The latest reporting from Patrick Healy and Jeff Zeleny on talk of Hillary Clinton as vice presidential nominee helps me clarify my thinking on this topic. Consider two different scenarios. In one scenario, Clinton herself would strongly prefer being a candidate for the vice presidency than being a United States Senator with a clear shot at 2012 if Obama loses to McCain. In another scenario. Clinton herself isn’t necessarily sold on the idea of being #2 but could be open to persuasion.
My assumption throughout these discussions has been that we’re in scenario number two. Under those circumstances, I don’t think there’s a good case for Obama trying to persuade her. As unity proponent Ed Kilgore recognizes there are all kinds of “threshold problems” with the idea, and I think the upside to picking Clinton over a Janet Napolitano or a Kathleen Sebelius is hard to see. But if we’re in the scenario number one, it’s a different matter entirely — you don’t need Clinton on the ticket to unify the party unless Clinton wants to make it the case that you need Clinton on the ticket to unify the party but if she does want to do that, I think she probably has it in her power.
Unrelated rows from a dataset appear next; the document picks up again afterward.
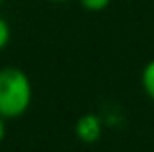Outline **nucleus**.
<instances>
[{
	"label": "nucleus",
	"mask_w": 154,
	"mask_h": 152,
	"mask_svg": "<svg viewBox=\"0 0 154 152\" xmlns=\"http://www.w3.org/2000/svg\"><path fill=\"white\" fill-rule=\"evenodd\" d=\"M4 135H6V125H4V117H0V142L4 141Z\"/></svg>",
	"instance_id": "423d86ee"
},
{
	"label": "nucleus",
	"mask_w": 154,
	"mask_h": 152,
	"mask_svg": "<svg viewBox=\"0 0 154 152\" xmlns=\"http://www.w3.org/2000/svg\"><path fill=\"white\" fill-rule=\"evenodd\" d=\"M2 2H4V0H0V4H2Z\"/></svg>",
	"instance_id": "6e6552de"
},
{
	"label": "nucleus",
	"mask_w": 154,
	"mask_h": 152,
	"mask_svg": "<svg viewBox=\"0 0 154 152\" xmlns=\"http://www.w3.org/2000/svg\"><path fill=\"white\" fill-rule=\"evenodd\" d=\"M74 133L80 141L94 142V141H98L100 135H102V121H100L98 115L88 113V115H84V117H80L78 121H76Z\"/></svg>",
	"instance_id": "f03ea898"
},
{
	"label": "nucleus",
	"mask_w": 154,
	"mask_h": 152,
	"mask_svg": "<svg viewBox=\"0 0 154 152\" xmlns=\"http://www.w3.org/2000/svg\"><path fill=\"white\" fill-rule=\"evenodd\" d=\"M8 41H10V27H8V23L0 16V51L8 45Z\"/></svg>",
	"instance_id": "39448f33"
},
{
	"label": "nucleus",
	"mask_w": 154,
	"mask_h": 152,
	"mask_svg": "<svg viewBox=\"0 0 154 152\" xmlns=\"http://www.w3.org/2000/svg\"><path fill=\"white\" fill-rule=\"evenodd\" d=\"M51 2H68V0H51Z\"/></svg>",
	"instance_id": "0eeeda50"
},
{
	"label": "nucleus",
	"mask_w": 154,
	"mask_h": 152,
	"mask_svg": "<svg viewBox=\"0 0 154 152\" xmlns=\"http://www.w3.org/2000/svg\"><path fill=\"white\" fill-rule=\"evenodd\" d=\"M140 80H143V88L148 94V98L154 99V61H150L146 66H144Z\"/></svg>",
	"instance_id": "7ed1b4c3"
},
{
	"label": "nucleus",
	"mask_w": 154,
	"mask_h": 152,
	"mask_svg": "<svg viewBox=\"0 0 154 152\" xmlns=\"http://www.w3.org/2000/svg\"><path fill=\"white\" fill-rule=\"evenodd\" d=\"M111 2V0H80V4H82L86 10H90V12H100V10H103L107 4Z\"/></svg>",
	"instance_id": "20e7f679"
},
{
	"label": "nucleus",
	"mask_w": 154,
	"mask_h": 152,
	"mask_svg": "<svg viewBox=\"0 0 154 152\" xmlns=\"http://www.w3.org/2000/svg\"><path fill=\"white\" fill-rule=\"evenodd\" d=\"M31 103V82L20 68L8 66L0 70V117L16 119Z\"/></svg>",
	"instance_id": "f257e3e1"
}]
</instances>
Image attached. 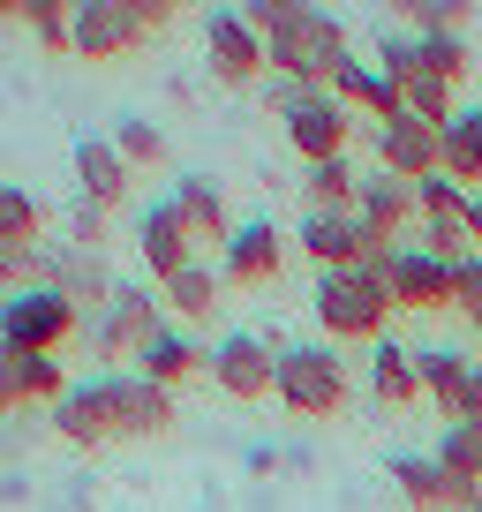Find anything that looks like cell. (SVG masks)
Segmentation results:
<instances>
[{
  "mask_svg": "<svg viewBox=\"0 0 482 512\" xmlns=\"http://www.w3.org/2000/svg\"><path fill=\"white\" fill-rule=\"evenodd\" d=\"M385 294H392V309H445L452 302V264L445 256H430L422 241H400L392 249V279H385Z\"/></svg>",
  "mask_w": 482,
  "mask_h": 512,
  "instance_id": "cell-14",
  "label": "cell"
},
{
  "mask_svg": "<svg viewBox=\"0 0 482 512\" xmlns=\"http://www.w3.org/2000/svg\"><path fill=\"white\" fill-rule=\"evenodd\" d=\"M452 422H482V362L467 369V384H460V400H452Z\"/></svg>",
  "mask_w": 482,
  "mask_h": 512,
  "instance_id": "cell-41",
  "label": "cell"
},
{
  "mask_svg": "<svg viewBox=\"0 0 482 512\" xmlns=\"http://www.w3.org/2000/svg\"><path fill=\"white\" fill-rule=\"evenodd\" d=\"M287 144L302 151V166L347 159V144H354V113L339 106L332 91H302V98L287 106Z\"/></svg>",
  "mask_w": 482,
  "mask_h": 512,
  "instance_id": "cell-8",
  "label": "cell"
},
{
  "mask_svg": "<svg viewBox=\"0 0 482 512\" xmlns=\"http://www.w3.org/2000/svg\"><path fill=\"white\" fill-rule=\"evenodd\" d=\"M475 332H482V317H475Z\"/></svg>",
  "mask_w": 482,
  "mask_h": 512,
  "instance_id": "cell-47",
  "label": "cell"
},
{
  "mask_svg": "<svg viewBox=\"0 0 482 512\" xmlns=\"http://www.w3.org/2000/svg\"><path fill=\"white\" fill-rule=\"evenodd\" d=\"M347 53H354L347 23H339L332 8H302L279 38H264V68H272V83H302V91H324Z\"/></svg>",
  "mask_w": 482,
  "mask_h": 512,
  "instance_id": "cell-2",
  "label": "cell"
},
{
  "mask_svg": "<svg viewBox=\"0 0 482 512\" xmlns=\"http://www.w3.org/2000/svg\"><path fill=\"white\" fill-rule=\"evenodd\" d=\"M8 377H16V400L23 407H61L68 400V362L61 354H23V362H8Z\"/></svg>",
  "mask_w": 482,
  "mask_h": 512,
  "instance_id": "cell-28",
  "label": "cell"
},
{
  "mask_svg": "<svg viewBox=\"0 0 482 512\" xmlns=\"http://www.w3.org/2000/svg\"><path fill=\"white\" fill-rule=\"evenodd\" d=\"M354 219L370 226V241H400L407 226H415V181L370 166V174H362V196H354Z\"/></svg>",
  "mask_w": 482,
  "mask_h": 512,
  "instance_id": "cell-19",
  "label": "cell"
},
{
  "mask_svg": "<svg viewBox=\"0 0 482 512\" xmlns=\"http://www.w3.org/2000/svg\"><path fill=\"white\" fill-rule=\"evenodd\" d=\"M61 241H68V249H98V256H106V211L76 196V204H68V234Z\"/></svg>",
  "mask_w": 482,
  "mask_h": 512,
  "instance_id": "cell-39",
  "label": "cell"
},
{
  "mask_svg": "<svg viewBox=\"0 0 482 512\" xmlns=\"http://www.w3.org/2000/svg\"><path fill=\"white\" fill-rule=\"evenodd\" d=\"M129 8H136V23H144V31H166V23L181 16L174 0H129Z\"/></svg>",
  "mask_w": 482,
  "mask_h": 512,
  "instance_id": "cell-42",
  "label": "cell"
},
{
  "mask_svg": "<svg viewBox=\"0 0 482 512\" xmlns=\"http://www.w3.org/2000/svg\"><path fill=\"white\" fill-rule=\"evenodd\" d=\"M196 369H211V347H196V332H181V324H166L151 347H136V377H151L159 392H181Z\"/></svg>",
  "mask_w": 482,
  "mask_h": 512,
  "instance_id": "cell-21",
  "label": "cell"
},
{
  "mask_svg": "<svg viewBox=\"0 0 482 512\" xmlns=\"http://www.w3.org/2000/svg\"><path fill=\"white\" fill-rule=\"evenodd\" d=\"M309 309H317V324L332 339H354V347H377V339H392V294L377 287L362 264L354 272H317V287H309Z\"/></svg>",
  "mask_w": 482,
  "mask_h": 512,
  "instance_id": "cell-3",
  "label": "cell"
},
{
  "mask_svg": "<svg viewBox=\"0 0 482 512\" xmlns=\"http://www.w3.org/2000/svg\"><path fill=\"white\" fill-rule=\"evenodd\" d=\"M392 23L415 31V38H467L475 8H467V0H407V8H392Z\"/></svg>",
  "mask_w": 482,
  "mask_h": 512,
  "instance_id": "cell-29",
  "label": "cell"
},
{
  "mask_svg": "<svg viewBox=\"0 0 482 512\" xmlns=\"http://www.w3.org/2000/svg\"><path fill=\"white\" fill-rule=\"evenodd\" d=\"M272 400L287 407V415H302V422H332L339 407L354 400L347 354H339L332 339H287V347H279V384H272Z\"/></svg>",
  "mask_w": 482,
  "mask_h": 512,
  "instance_id": "cell-1",
  "label": "cell"
},
{
  "mask_svg": "<svg viewBox=\"0 0 482 512\" xmlns=\"http://www.w3.org/2000/svg\"><path fill=\"white\" fill-rule=\"evenodd\" d=\"M166 204L181 211V226H189V241H219L226 249V234H234V219H226V189L211 174H181L174 189H166Z\"/></svg>",
  "mask_w": 482,
  "mask_h": 512,
  "instance_id": "cell-22",
  "label": "cell"
},
{
  "mask_svg": "<svg viewBox=\"0 0 482 512\" xmlns=\"http://www.w3.org/2000/svg\"><path fill=\"white\" fill-rule=\"evenodd\" d=\"M467 512H482V497H475V505H467Z\"/></svg>",
  "mask_w": 482,
  "mask_h": 512,
  "instance_id": "cell-46",
  "label": "cell"
},
{
  "mask_svg": "<svg viewBox=\"0 0 482 512\" xmlns=\"http://www.w3.org/2000/svg\"><path fill=\"white\" fill-rule=\"evenodd\" d=\"M106 136H113V151H121L136 174H144V166H166V128H159V121H144V113H121Z\"/></svg>",
  "mask_w": 482,
  "mask_h": 512,
  "instance_id": "cell-33",
  "label": "cell"
},
{
  "mask_svg": "<svg viewBox=\"0 0 482 512\" xmlns=\"http://www.w3.org/2000/svg\"><path fill=\"white\" fill-rule=\"evenodd\" d=\"M467 369H475V362H467L460 347H422V354H415L422 400H437V407H445V415H452V400H460V384H467Z\"/></svg>",
  "mask_w": 482,
  "mask_h": 512,
  "instance_id": "cell-30",
  "label": "cell"
},
{
  "mask_svg": "<svg viewBox=\"0 0 482 512\" xmlns=\"http://www.w3.org/2000/svg\"><path fill=\"white\" fill-rule=\"evenodd\" d=\"M53 430H61V445H76V452L113 445V415H106V392H98V377L68 384V400L53 407Z\"/></svg>",
  "mask_w": 482,
  "mask_h": 512,
  "instance_id": "cell-23",
  "label": "cell"
},
{
  "mask_svg": "<svg viewBox=\"0 0 482 512\" xmlns=\"http://www.w3.org/2000/svg\"><path fill=\"white\" fill-rule=\"evenodd\" d=\"M38 226H46V204L23 181H0V249H38Z\"/></svg>",
  "mask_w": 482,
  "mask_h": 512,
  "instance_id": "cell-31",
  "label": "cell"
},
{
  "mask_svg": "<svg viewBox=\"0 0 482 512\" xmlns=\"http://www.w3.org/2000/svg\"><path fill=\"white\" fill-rule=\"evenodd\" d=\"M219 294H226V279L211 272V264H189L181 279H166V287H159L166 324H181V332H189V324H211V317H219Z\"/></svg>",
  "mask_w": 482,
  "mask_h": 512,
  "instance_id": "cell-26",
  "label": "cell"
},
{
  "mask_svg": "<svg viewBox=\"0 0 482 512\" xmlns=\"http://www.w3.org/2000/svg\"><path fill=\"white\" fill-rule=\"evenodd\" d=\"M83 332V309L53 287H23L0 302V362H23V354H61Z\"/></svg>",
  "mask_w": 482,
  "mask_h": 512,
  "instance_id": "cell-4",
  "label": "cell"
},
{
  "mask_svg": "<svg viewBox=\"0 0 482 512\" xmlns=\"http://www.w3.org/2000/svg\"><path fill=\"white\" fill-rule=\"evenodd\" d=\"M437 174H452L460 189H482V106H460L437 128Z\"/></svg>",
  "mask_w": 482,
  "mask_h": 512,
  "instance_id": "cell-25",
  "label": "cell"
},
{
  "mask_svg": "<svg viewBox=\"0 0 482 512\" xmlns=\"http://www.w3.org/2000/svg\"><path fill=\"white\" fill-rule=\"evenodd\" d=\"M159 332H166V302H159V287H144V279H121V287H113V302L98 309L91 324H83V339H91L98 362L151 347Z\"/></svg>",
  "mask_w": 482,
  "mask_h": 512,
  "instance_id": "cell-5",
  "label": "cell"
},
{
  "mask_svg": "<svg viewBox=\"0 0 482 512\" xmlns=\"http://www.w3.org/2000/svg\"><path fill=\"white\" fill-rule=\"evenodd\" d=\"M211 384H219L226 400H272V384H279V347L264 332H226L219 347H211Z\"/></svg>",
  "mask_w": 482,
  "mask_h": 512,
  "instance_id": "cell-6",
  "label": "cell"
},
{
  "mask_svg": "<svg viewBox=\"0 0 482 512\" xmlns=\"http://www.w3.org/2000/svg\"><path fill=\"white\" fill-rule=\"evenodd\" d=\"M392 490L407 497V512H467L482 490H467L437 452H392Z\"/></svg>",
  "mask_w": 482,
  "mask_h": 512,
  "instance_id": "cell-11",
  "label": "cell"
},
{
  "mask_svg": "<svg viewBox=\"0 0 482 512\" xmlns=\"http://www.w3.org/2000/svg\"><path fill=\"white\" fill-rule=\"evenodd\" d=\"M98 392H106L113 437H166L174 430V392H159L136 369H98Z\"/></svg>",
  "mask_w": 482,
  "mask_h": 512,
  "instance_id": "cell-7",
  "label": "cell"
},
{
  "mask_svg": "<svg viewBox=\"0 0 482 512\" xmlns=\"http://www.w3.org/2000/svg\"><path fill=\"white\" fill-rule=\"evenodd\" d=\"M204 61H211V76H219L226 91H249L257 76H272V68H264V38L249 31L241 8H219V16L204 23Z\"/></svg>",
  "mask_w": 482,
  "mask_h": 512,
  "instance_id": "cell-9",
  "label": "cell"
},
{
  "mask_svg": "<svg viewBox=\"0 0 482 512\" xmlns=\"http://www.w3.org/2000/svg\"><path fill=\"white\" fill-rule=\"evenodd\" d=\"M377 166L400 181H430L437 174V128L415 121V113H400V121L377 128Z\"/></svg>",
  "mask_w": 482,
  "mask_h": 512,
  "instance_id": "cell-20",
  "label": "cell"
},
{
  "mask_svg": "<svg viewBox=\"0 0 482 512\" xmlns=\"http://www.w3.org/2000/svg\"><path fill=\"white\" fill-rule=\"evenodd\" d=\"M0 287L8 294L46 287V249H0Z\"/></svg>",
  "mask_w": 482,
  "mask_h": 512,
  "instance_id": "cell-38",
  "label": "cell"
},
{
  "mask_svg": "<svg viewBox=\"0 0 482 512\" xmlns=\"http://www.w3.org/2000/svg\"><path fill=\"white\" fill-rule=\"evenodd\" d=\"M354 196H362V166L354 159L302 166V211H354Z\"/></svg>",
  "mask_w": 482,
  "mask_h": 512,
  "instance_id": "cell-27",
  "label": "cell"
},
{
  "mask_svg": "<svg viewBox=\"0 0 482 512\" xmlns=\"http://www.w3.org/2000/svg\"><path fill=\"white\" fill-rule=\"evenodd\" d=\"M370 400L385 407V415H400V407H415V400H422L415 347H400V339H377V347H370Z\"/></svg>",
  "mask_w": 482,
  "mask_h": 512,
  "instance_id": "cell-24",
  "label": "cell"
},
{
  "mask_svg": "<svg viewBox=\"0 0 482 512\" xmlns=\"http://www.w3.org/2000/svg\"><path fill=\"white\" fill-rule=\"evenodd\" d=\"M136 256H144V272L159 279V287H166V279H181V272L196 264V241H189V226H181V211L166 204V196L136 211Z\"/></svg>",
  "mask_w": 482,
  "mask_h": 512,
  "instance_id": "cell-13",
  "label": "cell"
},
{
  "mask_svg": "<svg viewBox=\"0 0 482 512\" xmlns=\"http://www.w3.org/2000/svg\"><path fill=\"white\" fill-rule=\"evenodd\" d=\"M46 287L68 294V302L83 309V324H91L98 309L113 302V287H121V279H113V264H106L98 249H68V241H61V249H46Z\"/></svg>",
  "mask_w": 482,
  "mask_h": 512,
  "instance_id": "cell-15",
  "label": "cell"
},
{
  "mask_svg": "<svg viewBox=\"0 0 482 512\" xmlns=\"http://www.w3.org/2000/svg\"><path fill=\"white\" fill-rule=\"evenodd\" d=\"M437 460H445L452 475L467 482V490H482V422H445V437H437Z\"/></svg>",
  "mask_w": 482,
  "mask_h": 512,
  "instance_id": "cell-35",
  "label": "cell"
},
{
  "mask_svg": "<svg viewBox=\"0 0 482 512\" xmlns=\"http://www.w3.org/2000/svg\"><path fill=\"white\" fill-rule=\"evenodd\" d=\"M16 407H23L16 400V377H8V362H0V415H16Z\"/></svg>",
  "mask_w": 482,
  "mask_h": 512,
  "instance_id": "cell-43",
  "label": "cell"
},
{
  "mask_svg": "<svg viewBox=\"0 0 482 512\" xmlns=\"http://www.w3.org/2000/svg\"><path fill=\"white\" fill-rule=\"evenodd\" d=\"M76 189H83V204H98V211H121L129 204V189H136V166L113 151V136H76Z\"/></svg>",
  "mask_w": 482,
  "mask_h": 512,
  "instance_id": "cell-17",
  "label": "cell"
},
{
  "mask_svg": "<svg viewBox=\"0 0 482 512\" xmlns=\"http://www.w3.org/2000/svg\"><path fill=\"white\" fill-rule=\"evenodd\" d=\"M144 23H136L129 0H76V53L83 61H129L144 46Z\"/></svg>",
  "mask_w": 482,
  "mask_h": 512,
  "instance_id": "cell-12",
  "label": "cell"
},
{
  "mask_svg": "<svg viewBox=\"0 0 482 512\" xmlns=\"http://www.w3.org/2000/svg\"><path fill=\"white\" fill-rule=\"evenodd\" d=\"M279 272H287V234L272 219H241L219 249V279L226 287H272Z\"/></svg>",
  "mask_w": 482,
  "mask_h": 512,
  "instance_id": "cell-10",
  "label": "cell"
},
{
  "mask_svg": "<svg viewBox=\"0 0 482 512\" xmlns=\"http://www.w3.org/2000/svg\"><path fill=\"white\" fill-rule=\"evenodd\" d=\"M23 23L46 53H76V0H23Z\"/></svg>",
  "mask_w": 482,
  "mask_h": 512,
  "instance_id": "cell-34",
  "label": "cell"
},
{
  "mask_svg": "<svg viewBox=\"0 0 482 512\" xmlns=\"http://www.w3.org/2000/svg\"><path fill=\"white\" fill-rule=\"evenodd\" d=\"M422 68H430L445 91H460V83H475V46H467V38H422Z\"/></svg>",
  "mask_w": 482,
  "mask_h": 512,
  "instance_id": "cell-37",
  "label": "cell"
},
{
  "mask_svg": "<svg viewBox=\"0 0 482 512\" xmlns=\"http://www.w3.org/2000/svg\"><path fill=\"white\" fill-rule=\"evenodd\" d=\"M370 226L354 219V211H302V256L317 272H354L362 256H370Z\"/></svg>",
  "mask_w": 482,
  "mask_h": 512,
  "instance_id": "cell-16",
  "label": "cell"
},
{
  "mask_svg": "<svg viewBox=\"0 0 482 512\" xmlns=\"http://www.w3.org/2000/svg\"><path fill=\"white\" fill-rule=\"evenodd\" d=\"M0 23H23V0H0Z\"/></svg>",
  "mask_w": 482,
  "mask_h": 512,
  "instance_id": "cell-45",
  "label": "cell"
},
{
  "mask_svg": "<svg viewBox=\"0 0 482 512\" xmlns=\"http://www.w3.org/2000/svg\"><path fill=\"white\" fill-rule=\"evenodd\" d=\"M377 68H385V76L400 83V98H407V83L430 76V68H422V38L415 31H377Z\"/></svg>",
  "mask_w": 482,
  "mask_h": 512,
  "instance_id": "cell-36",
  "label": "cell"
},
{
  "mask_svg": "<svg viewBox=\"0 0 482 512\" xmlns=\"http://www.w3.org/2000/svg\"><path fill=\"white\" fill-rule=\"evenodd\" d=\"M324 91H332V98H339L347 113H370L377 128H385V121H400V113H407L400 83H392V76H385L377 61H362V53H347V61L332 68V83H324Z\"/></svg>",
  "mask_w": 482,
  "mask_h": 512,
  "instance_id": "cell-18",
  "label": "cell"
},
{
  "mask_svg": "<svg viewBox=\"0 0 482 512\" xmlns=\"http://www.w3.org/2000/svg\"><path fill=\"white\" fill-rule=\"evenodd\" d=\"M467 204H475V189H460L452 174L415 181V219L422 226H467Z\"/></svg>",
  "mask_w": 482,
  "mask_h": 512,
  "instance_id": "cell-32",
  "label": "cell"
},
{
  "mask_svg": "<svg viewBox=\"0 0 482 512\" xmlns=\"http://www.w3.org/2000/svg\"><path fill=\"white\" fill-rule=\"evenodd\" d=\"M467 241L482 249V189H475V204H467Z\"/></svg>",
  "mask_w": 482,
  "mask_h": 512,
  "instance_id": "cell-44",
  "label": "cell"
},
{
  "mask_svg": "<svg viewBox=\"0 0 482 512\" xmlns=\"http://www.w3.org/2000/svg\"><path fill=\"white\" fill-rule=\"evenodd\" d=\"M452 302H460L467 317H482V249H467L460 264H452Z\"/></svg>",
  "mask_w": 482,
  "mask_h": 512,
  "instance_id": "cell-40",
  "label": "cell"
}]
</instances>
If that’s her attitude, that’d be a kind of crappy attitude to have, but it wouldn’t shock me and much as Paris is worth a Mass, the White House would be worth tapping Clinton as a running mate.
But I remain skeptical that Clinton actually does want to be Vice President. My take is that a substantial swathe of her staff wants her to be Vice President because they think a “unity ticket” is now their best realistic shot at getting jobs in the executive branch. As I’ve observed before, Bill and Hillary have great fallback jobs — as a multimillionaires, and the head of an important foundation and a U.S. Senator respectively — but that’s not at all true of lots of their campaign staffers.